Researchers in Australia used a new supercomputing system to process a series of telescope observations, rendering a highly detailed image of a supernova remnant.
ASKAP (Australian Square Kilometre Array Pathfinder) needs high-powered software to power these supercomputers to process the overwhelming amounts of data coming from new-age radio telescopes.
The new computer is called Setonix. The computer earned its name from Western Australia’s favorite animal, the quokka (Setonix brachyurus).
ASKAP consists of 36 dish antennas that work together as one telescope. Australia’s national science agency CSIRO operates the telescope. The observational data it gathers are then converted into science-ready images.
A fantastic image of a cosmic object known as a supernova remnant, G261.9+5.5, was produced through the software.

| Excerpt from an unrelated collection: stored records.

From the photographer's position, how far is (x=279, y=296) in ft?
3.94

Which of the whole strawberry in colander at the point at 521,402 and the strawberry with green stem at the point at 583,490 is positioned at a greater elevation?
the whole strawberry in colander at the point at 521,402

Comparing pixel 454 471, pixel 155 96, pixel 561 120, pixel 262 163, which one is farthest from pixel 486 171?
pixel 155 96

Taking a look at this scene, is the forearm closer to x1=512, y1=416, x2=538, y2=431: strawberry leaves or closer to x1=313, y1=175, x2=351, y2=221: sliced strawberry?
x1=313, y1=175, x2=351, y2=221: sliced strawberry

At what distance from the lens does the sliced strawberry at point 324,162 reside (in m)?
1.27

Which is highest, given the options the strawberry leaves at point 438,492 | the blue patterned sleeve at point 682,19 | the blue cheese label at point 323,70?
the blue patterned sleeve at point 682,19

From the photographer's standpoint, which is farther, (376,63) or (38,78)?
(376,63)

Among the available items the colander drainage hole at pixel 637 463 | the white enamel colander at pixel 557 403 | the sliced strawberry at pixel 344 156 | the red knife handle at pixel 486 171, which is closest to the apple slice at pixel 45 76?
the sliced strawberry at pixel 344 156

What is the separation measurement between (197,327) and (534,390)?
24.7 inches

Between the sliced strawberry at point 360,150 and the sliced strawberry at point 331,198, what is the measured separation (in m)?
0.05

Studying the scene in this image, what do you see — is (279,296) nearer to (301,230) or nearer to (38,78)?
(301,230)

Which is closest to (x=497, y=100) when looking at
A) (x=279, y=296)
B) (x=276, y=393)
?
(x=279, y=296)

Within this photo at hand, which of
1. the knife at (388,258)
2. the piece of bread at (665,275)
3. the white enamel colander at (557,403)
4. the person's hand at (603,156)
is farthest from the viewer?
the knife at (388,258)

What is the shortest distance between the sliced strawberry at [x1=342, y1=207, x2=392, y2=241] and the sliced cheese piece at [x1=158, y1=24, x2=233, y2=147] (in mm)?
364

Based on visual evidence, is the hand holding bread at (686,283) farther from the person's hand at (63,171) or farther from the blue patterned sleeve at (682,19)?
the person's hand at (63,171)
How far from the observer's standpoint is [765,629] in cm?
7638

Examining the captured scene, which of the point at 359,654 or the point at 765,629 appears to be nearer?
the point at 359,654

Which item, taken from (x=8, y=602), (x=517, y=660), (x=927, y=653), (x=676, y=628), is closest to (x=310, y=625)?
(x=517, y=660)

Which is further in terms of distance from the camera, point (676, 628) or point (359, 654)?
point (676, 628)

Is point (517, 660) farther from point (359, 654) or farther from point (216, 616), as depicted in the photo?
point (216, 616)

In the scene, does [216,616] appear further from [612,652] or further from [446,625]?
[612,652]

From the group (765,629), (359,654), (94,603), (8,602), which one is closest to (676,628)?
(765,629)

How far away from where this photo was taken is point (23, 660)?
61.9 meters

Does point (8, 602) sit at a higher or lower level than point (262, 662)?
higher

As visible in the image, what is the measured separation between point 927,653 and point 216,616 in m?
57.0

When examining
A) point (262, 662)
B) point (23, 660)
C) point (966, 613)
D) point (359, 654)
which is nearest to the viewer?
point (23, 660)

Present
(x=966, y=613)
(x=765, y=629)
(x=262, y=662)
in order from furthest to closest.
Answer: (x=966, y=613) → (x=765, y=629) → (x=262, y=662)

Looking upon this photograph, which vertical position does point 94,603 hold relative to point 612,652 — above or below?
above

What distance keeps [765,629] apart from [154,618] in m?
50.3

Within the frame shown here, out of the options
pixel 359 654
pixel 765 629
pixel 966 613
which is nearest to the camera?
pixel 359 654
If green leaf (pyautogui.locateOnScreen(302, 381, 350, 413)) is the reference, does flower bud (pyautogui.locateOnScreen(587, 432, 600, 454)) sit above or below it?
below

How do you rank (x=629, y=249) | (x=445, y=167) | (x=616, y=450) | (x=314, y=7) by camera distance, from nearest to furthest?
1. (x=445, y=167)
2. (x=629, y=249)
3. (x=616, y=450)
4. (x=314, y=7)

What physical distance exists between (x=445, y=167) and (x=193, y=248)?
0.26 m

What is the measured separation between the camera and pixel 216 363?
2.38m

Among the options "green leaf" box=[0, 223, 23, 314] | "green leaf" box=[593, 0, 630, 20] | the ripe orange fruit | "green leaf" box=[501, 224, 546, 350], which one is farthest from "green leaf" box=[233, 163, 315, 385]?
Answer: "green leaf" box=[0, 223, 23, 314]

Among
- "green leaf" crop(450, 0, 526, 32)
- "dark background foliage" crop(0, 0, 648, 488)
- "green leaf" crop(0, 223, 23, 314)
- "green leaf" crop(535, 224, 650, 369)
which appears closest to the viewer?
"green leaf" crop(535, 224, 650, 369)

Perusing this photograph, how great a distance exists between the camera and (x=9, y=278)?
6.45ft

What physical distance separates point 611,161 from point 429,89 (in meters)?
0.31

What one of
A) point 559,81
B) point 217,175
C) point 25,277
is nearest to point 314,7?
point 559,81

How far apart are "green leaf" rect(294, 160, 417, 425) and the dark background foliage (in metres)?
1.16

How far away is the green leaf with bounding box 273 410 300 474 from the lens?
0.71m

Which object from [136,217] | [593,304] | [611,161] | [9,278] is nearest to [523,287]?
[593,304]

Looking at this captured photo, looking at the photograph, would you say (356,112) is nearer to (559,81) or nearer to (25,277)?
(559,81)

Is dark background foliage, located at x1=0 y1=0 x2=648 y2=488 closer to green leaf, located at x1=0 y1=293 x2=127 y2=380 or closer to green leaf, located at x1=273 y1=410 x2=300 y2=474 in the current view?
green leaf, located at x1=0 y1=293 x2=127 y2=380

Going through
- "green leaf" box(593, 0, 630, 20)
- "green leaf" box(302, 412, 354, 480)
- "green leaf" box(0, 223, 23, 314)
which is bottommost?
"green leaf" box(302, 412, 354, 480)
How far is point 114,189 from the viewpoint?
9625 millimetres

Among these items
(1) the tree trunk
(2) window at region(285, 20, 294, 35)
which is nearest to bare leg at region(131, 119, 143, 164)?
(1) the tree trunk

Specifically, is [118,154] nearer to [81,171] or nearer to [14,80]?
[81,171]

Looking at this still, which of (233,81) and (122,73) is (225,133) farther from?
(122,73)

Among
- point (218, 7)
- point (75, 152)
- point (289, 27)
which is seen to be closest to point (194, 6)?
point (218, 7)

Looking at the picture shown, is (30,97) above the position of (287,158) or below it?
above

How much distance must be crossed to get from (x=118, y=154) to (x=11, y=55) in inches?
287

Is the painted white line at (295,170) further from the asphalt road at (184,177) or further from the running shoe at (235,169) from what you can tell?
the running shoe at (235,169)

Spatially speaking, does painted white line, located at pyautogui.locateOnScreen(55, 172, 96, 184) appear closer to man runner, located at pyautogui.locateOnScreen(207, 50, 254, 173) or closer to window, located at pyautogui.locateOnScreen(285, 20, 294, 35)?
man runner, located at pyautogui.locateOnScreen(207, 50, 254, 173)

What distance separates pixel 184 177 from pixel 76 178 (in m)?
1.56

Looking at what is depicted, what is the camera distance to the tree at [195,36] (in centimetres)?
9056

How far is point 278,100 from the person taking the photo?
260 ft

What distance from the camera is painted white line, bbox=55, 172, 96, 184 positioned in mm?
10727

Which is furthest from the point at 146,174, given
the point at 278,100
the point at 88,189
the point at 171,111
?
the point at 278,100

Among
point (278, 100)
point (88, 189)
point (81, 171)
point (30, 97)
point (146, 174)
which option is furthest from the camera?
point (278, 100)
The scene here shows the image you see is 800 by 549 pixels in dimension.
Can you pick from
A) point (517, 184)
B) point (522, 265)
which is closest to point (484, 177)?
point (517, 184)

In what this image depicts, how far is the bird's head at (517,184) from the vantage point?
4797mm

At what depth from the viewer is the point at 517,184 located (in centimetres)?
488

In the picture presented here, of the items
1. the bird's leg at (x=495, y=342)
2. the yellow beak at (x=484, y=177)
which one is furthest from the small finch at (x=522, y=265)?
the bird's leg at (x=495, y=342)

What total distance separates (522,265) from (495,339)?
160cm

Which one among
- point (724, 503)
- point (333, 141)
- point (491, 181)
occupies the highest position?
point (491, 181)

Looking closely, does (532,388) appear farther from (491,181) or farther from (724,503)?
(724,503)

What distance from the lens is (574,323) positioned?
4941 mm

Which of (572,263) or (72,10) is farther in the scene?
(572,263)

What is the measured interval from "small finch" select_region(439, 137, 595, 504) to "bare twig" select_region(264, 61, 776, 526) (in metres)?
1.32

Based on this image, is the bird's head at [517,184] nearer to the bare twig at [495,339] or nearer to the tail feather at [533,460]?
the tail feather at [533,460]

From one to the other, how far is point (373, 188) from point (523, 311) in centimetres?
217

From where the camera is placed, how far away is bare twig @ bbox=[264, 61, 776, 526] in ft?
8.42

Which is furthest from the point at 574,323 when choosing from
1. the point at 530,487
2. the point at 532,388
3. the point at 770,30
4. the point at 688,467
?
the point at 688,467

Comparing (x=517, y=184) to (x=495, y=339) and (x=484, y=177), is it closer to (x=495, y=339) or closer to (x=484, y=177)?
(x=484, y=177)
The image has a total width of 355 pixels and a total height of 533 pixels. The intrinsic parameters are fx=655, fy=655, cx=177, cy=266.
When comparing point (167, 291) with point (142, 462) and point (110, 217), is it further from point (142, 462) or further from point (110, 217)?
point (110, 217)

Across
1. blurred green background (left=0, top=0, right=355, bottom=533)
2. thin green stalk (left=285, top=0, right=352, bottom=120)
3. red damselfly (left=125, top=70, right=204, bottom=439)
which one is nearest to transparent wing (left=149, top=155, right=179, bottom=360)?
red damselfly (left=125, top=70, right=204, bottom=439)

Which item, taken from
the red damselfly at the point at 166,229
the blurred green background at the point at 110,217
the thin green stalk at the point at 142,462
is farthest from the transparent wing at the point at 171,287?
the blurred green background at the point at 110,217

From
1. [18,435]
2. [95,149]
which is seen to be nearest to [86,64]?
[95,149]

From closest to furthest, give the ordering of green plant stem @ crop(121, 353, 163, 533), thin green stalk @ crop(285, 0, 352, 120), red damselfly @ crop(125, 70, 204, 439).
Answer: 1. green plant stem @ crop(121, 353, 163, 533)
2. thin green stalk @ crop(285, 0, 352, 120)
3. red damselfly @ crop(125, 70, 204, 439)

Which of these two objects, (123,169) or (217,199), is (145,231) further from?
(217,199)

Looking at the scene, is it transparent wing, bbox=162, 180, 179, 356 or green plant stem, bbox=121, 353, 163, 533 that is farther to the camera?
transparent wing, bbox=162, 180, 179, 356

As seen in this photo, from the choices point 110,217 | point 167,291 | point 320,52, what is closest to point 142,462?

Scientists estimate the supernova remnant to be more than a million years old. The supernova remnant is located 10,000-15,000 lightyears away from us. CSIRO radio astronomer Eric R. Hill first classified the object as a supernova in 1967. He used observations from CSIRO’s Parkes Radio Telescope, Murriyang to make the classification.
Supernova remnants (SNRs) include the remains of powerful explosions from dying stars.
The ejected material from the explosion flows outward into the surrounding atmosphere at supersonic speeds. The material sweeps up gas and any material it encounters along the way. These materials are then compressed and heated up.
The emissions seen in the radio image of G261.9+5.5 come from highly energetic electrons trapped in these compressed fields. They hold information about the history of the exploded star and aspects of the surrounding interstellar medium.
Supernova Remnant Image Stuns Viewers
The image of SNR G261.9+05.5 might be a beautiful sight to see, but the processing of data from ASKAP’s astronomy surveys is also a great way to stress-test the supercomputer system, including the hardware and the processing software.
The image produced by the telescope is visible below.
Even with a supercomputer, data processing remains a tricky issue. For example, the image of the SNR was created by combining data gathered at hundreds of different frequencies allowing them to get a composite view of the object.
However, there’s lots of information left hidden in these frequencies. Scientists aim to extract that data; however, it requires supercomputers with vast resources to store information.
Setonix does have the resources necessary for this kind of laborious processing. However, ensuring the consistency of the supercomputer remains the toughest challenge.
The Pawsey Centre and the ASKAP team collaborated to test run the computer for the first time. The teamwork helped both sides understand the biggest challenges and work together to create solutions.
However, researchers continue raving about the new stages of installation. The team remarks to The Conversation on the wonders available from the data in these experiments.
“This will allow data teams to process more of the vast amounts of data coming in from many projects in a fraction of the time. In turn, it will not only enable researchers to better understand our Universe but will undoubtedly uncover new objects hidden in the radio sky. The variety of scientific questions that Setonix will allow us to explore in shorter time frames opens up so many possibilities.”